What you will do — Set down everything from the line containing "How far apart" down to the end of the records, copying each line exactly as it appears.

Entries supplied —

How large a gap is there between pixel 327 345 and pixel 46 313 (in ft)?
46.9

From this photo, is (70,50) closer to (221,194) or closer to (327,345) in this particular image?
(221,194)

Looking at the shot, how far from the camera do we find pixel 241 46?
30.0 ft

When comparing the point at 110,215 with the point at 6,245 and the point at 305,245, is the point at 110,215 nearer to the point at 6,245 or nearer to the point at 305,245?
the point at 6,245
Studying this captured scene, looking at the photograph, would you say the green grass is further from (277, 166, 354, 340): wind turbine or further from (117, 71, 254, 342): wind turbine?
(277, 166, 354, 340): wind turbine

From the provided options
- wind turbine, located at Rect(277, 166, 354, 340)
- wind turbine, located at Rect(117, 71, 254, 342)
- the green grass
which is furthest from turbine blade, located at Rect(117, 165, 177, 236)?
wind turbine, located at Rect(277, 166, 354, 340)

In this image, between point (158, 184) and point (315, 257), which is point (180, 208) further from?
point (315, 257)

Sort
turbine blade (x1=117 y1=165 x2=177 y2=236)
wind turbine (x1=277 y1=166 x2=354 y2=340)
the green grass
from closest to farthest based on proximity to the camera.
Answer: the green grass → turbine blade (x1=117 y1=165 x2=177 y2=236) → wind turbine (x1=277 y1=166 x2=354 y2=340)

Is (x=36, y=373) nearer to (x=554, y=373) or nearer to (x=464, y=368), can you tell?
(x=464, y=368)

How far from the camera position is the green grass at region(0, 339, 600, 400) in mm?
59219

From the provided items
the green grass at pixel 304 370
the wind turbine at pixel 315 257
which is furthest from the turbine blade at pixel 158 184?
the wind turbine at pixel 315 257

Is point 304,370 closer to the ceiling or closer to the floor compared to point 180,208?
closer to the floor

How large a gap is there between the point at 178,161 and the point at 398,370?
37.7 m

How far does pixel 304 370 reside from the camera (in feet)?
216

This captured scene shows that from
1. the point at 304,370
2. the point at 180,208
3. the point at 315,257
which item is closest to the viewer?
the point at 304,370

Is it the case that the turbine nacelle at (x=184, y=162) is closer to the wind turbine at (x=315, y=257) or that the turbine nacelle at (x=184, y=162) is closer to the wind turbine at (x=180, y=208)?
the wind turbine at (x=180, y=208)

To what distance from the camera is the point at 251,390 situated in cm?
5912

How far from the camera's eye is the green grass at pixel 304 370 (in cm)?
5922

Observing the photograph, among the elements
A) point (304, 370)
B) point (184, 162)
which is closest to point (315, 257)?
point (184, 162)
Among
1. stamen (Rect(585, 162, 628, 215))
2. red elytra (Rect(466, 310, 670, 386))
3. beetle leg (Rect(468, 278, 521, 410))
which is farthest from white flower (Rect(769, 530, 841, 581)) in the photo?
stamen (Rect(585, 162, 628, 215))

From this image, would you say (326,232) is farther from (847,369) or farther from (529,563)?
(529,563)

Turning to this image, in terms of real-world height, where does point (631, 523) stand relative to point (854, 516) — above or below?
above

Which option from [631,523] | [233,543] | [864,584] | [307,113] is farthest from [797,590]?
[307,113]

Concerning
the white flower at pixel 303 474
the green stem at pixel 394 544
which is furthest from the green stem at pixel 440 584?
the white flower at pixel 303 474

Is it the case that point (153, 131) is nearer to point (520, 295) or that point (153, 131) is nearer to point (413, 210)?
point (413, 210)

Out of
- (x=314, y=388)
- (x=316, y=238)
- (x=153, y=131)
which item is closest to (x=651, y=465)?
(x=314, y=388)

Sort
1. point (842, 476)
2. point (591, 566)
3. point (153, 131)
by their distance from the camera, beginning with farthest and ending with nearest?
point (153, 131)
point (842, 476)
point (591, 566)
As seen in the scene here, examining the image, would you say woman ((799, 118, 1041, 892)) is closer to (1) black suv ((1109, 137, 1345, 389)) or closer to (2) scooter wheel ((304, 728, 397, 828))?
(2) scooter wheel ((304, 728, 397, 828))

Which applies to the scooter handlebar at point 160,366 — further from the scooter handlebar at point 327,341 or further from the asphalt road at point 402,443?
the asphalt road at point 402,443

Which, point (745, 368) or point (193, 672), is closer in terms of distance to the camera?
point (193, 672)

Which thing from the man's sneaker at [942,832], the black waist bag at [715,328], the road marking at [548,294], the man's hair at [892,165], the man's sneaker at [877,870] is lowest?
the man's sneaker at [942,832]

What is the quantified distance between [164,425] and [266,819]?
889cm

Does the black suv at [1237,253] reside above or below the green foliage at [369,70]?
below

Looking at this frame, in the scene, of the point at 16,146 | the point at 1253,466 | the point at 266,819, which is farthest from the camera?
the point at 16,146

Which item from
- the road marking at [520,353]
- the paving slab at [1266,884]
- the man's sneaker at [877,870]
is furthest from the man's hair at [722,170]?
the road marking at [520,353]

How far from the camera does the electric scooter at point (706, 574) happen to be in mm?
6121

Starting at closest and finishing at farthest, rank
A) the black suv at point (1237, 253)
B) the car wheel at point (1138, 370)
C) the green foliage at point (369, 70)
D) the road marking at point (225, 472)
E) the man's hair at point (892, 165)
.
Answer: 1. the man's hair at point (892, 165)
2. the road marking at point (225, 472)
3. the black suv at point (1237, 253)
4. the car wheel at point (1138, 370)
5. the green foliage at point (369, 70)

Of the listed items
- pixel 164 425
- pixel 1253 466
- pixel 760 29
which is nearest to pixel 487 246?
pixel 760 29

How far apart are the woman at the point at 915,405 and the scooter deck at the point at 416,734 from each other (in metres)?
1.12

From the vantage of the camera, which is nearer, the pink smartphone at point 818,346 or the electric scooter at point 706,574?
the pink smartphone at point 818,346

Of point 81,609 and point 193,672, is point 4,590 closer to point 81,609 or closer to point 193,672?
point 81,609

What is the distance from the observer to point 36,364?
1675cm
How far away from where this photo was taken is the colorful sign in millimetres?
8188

Output below —
How far apart are the woman at the point at 915,405 and the scooter deck at the point at 416,734 from each other (in metres)?
1.12

From the vantage of the camera, which is nearer, the pink smartphone at point 818,346 or the electric scooter at point 706,574?
the pink smartphone at point 818,346

Of point 81,609 and point 193,672, is point 4,590 closer to point 81,609 or closer to point 193,672?
point 81,609

What is the distance from the observer to point 36,364?
1675cm
How far away from where this photo was taken is the colorful sign in millimetres?
8188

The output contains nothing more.